US officials have said the new sanctions do not affect existing American interests or block limited transactions but this might change if Russia does not take steps to de-escalate the crisis.
"Today's measures were, for the first time, taken against some of Russia's largest companies - and therefore will have some systemic effect," said Cliff Kupchan of political risk consultancy Eurasia Group.
However the Kremlin is not likely to change course over Ukraine just yet, he said. "Putin will absorb a lot of economic pain before he considers a course correction."
- No 'united front' against Moscow -
Investors should now focus on whether the EU will follow with similar broader sanctions, Alfa Bank said in a research note.
EU leaders agreed Wednesday to suspend investment in Russia by the European Investment Bank and the European Bank of Reconstruction and Development.
That fell far short of Washington's measures, however.
"The United States did not achieve a united front by the West against Russia, which it was hoping for," said Maria Lipman, an independent political analyst.
While Washington was able to impose sanctions against important military and financial institutions, the EU was more moderate, and Moscow will use these contradictions in the future, she said.
Russia nevertheless faces the prospect of more expensive loans and increased reliance on Chinese money, Lipman said.
"China will be happy to use this for their benefit," she remarked.

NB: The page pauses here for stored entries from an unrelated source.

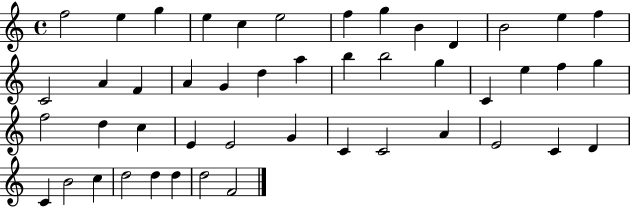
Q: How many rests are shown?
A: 0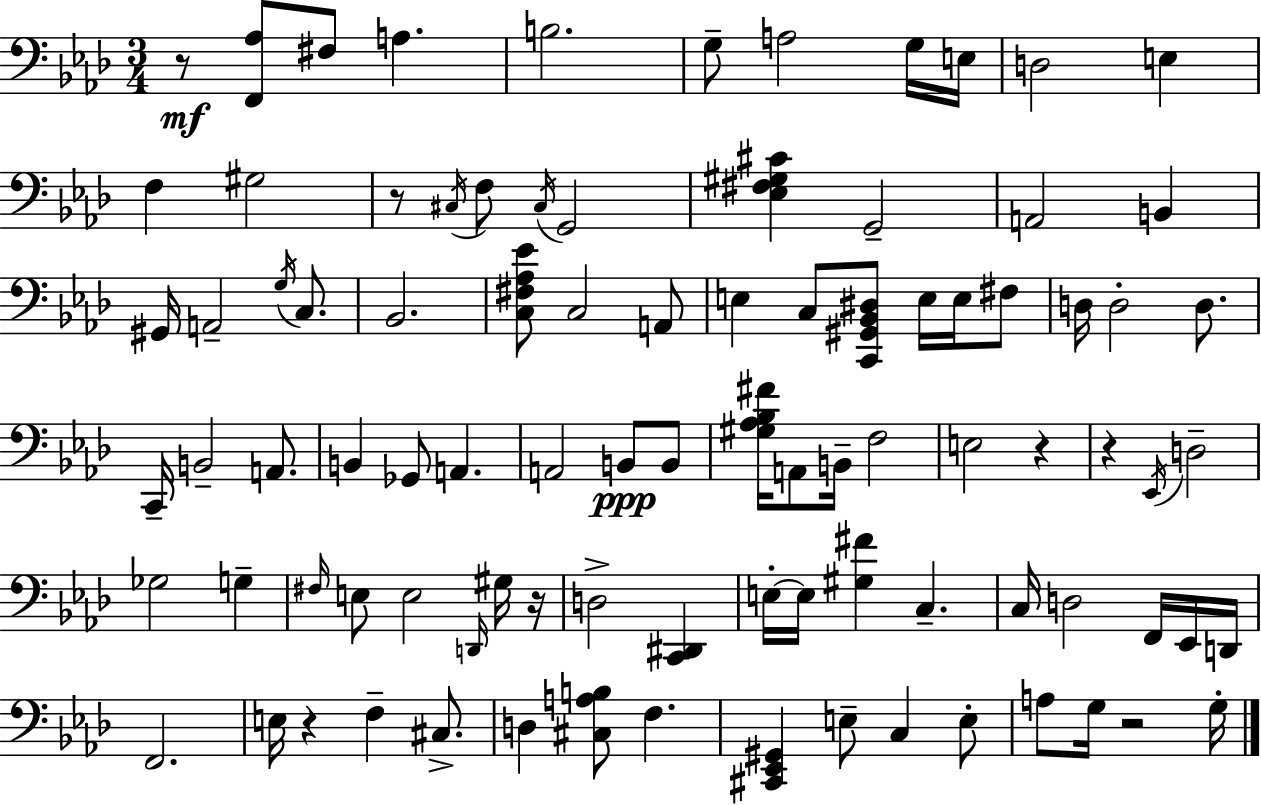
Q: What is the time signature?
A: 3/4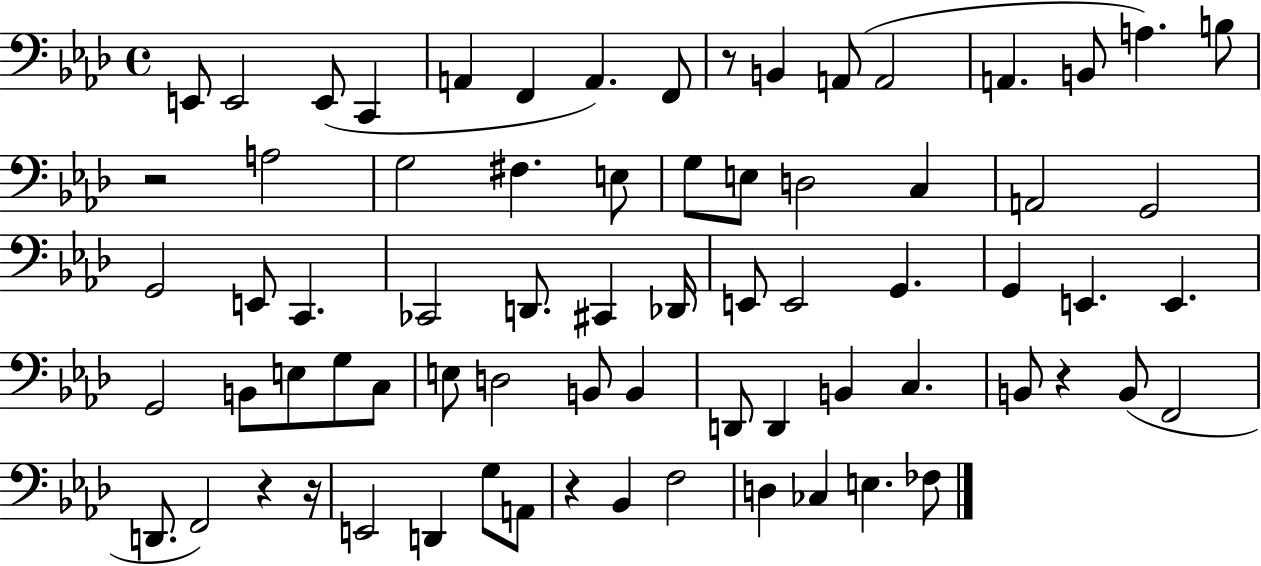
X:1
T:Untitled
M:4/4
L:1/4
K:Ab
E,,/2 E,,2 E,,/2 C,, A,, F,, A,, F,,/2 z/2 B,, A,,/2 A,,2 A,, B,,/2 A, B,/2 z2 A,2 G,2 ^F, E,/2 G,/2 E,/2 D,2 C, A,,2 G,,2 G,,2 E,,/2 C,, _C,,2 D,,/2 ^C,, _D,,/4 E,,/2 E,,2 G,, G,, E,, E,, G,,2 B,,/2 E,/2 G,/2 C,/2 E,/2 D,2 B,,/2 B,, D,,/2 D,, B,, C, B,,/2 z B,,/2 F,,2 D,,/2 F,,2 z z/4 E,,2 D,, G,/2 A,,/2 z _B,, F,2 D, _C, E, _F,/2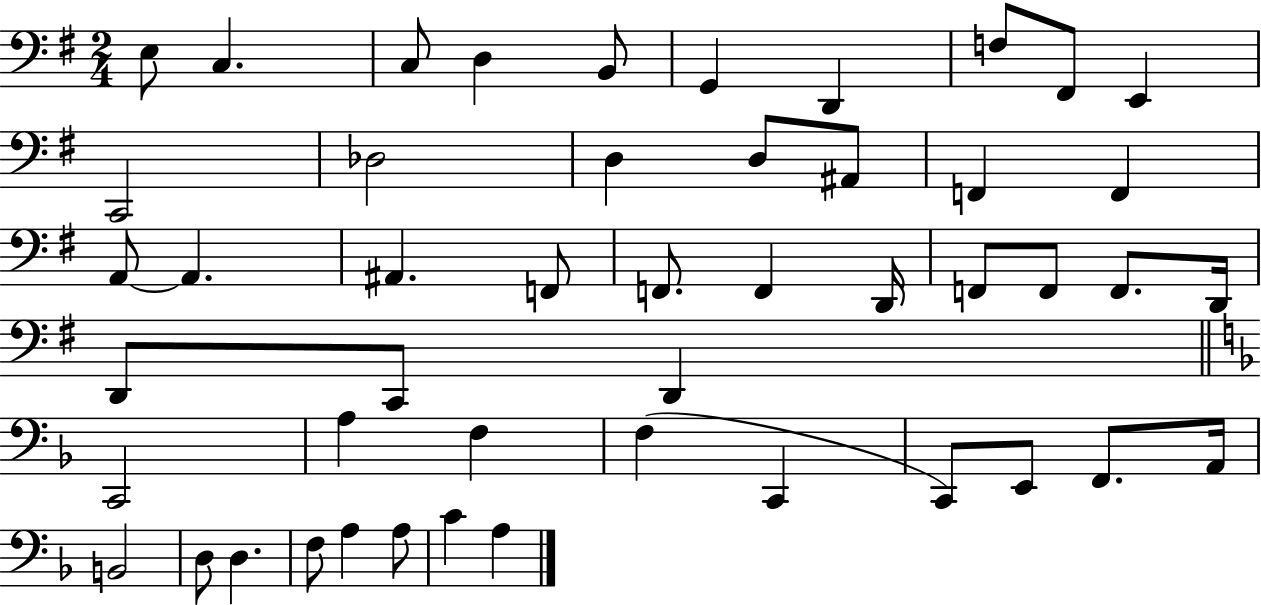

Russian Technologies, the umbrella state corporation that controls some entities targeted by the US, warned that sanctions would undermine US-Russian cooperation that "took years to develop."
Another target of measures is the arms company Kalashinkov Concern, maker of the famous AK-47 assault rifle, of which the US is a major importer.
"The United States is an important market," Kalashnikov Concern said Thursday, with demand so strong that there are three years worth of pre-orders at present.
"Sanctions go against American consumers," it concluded.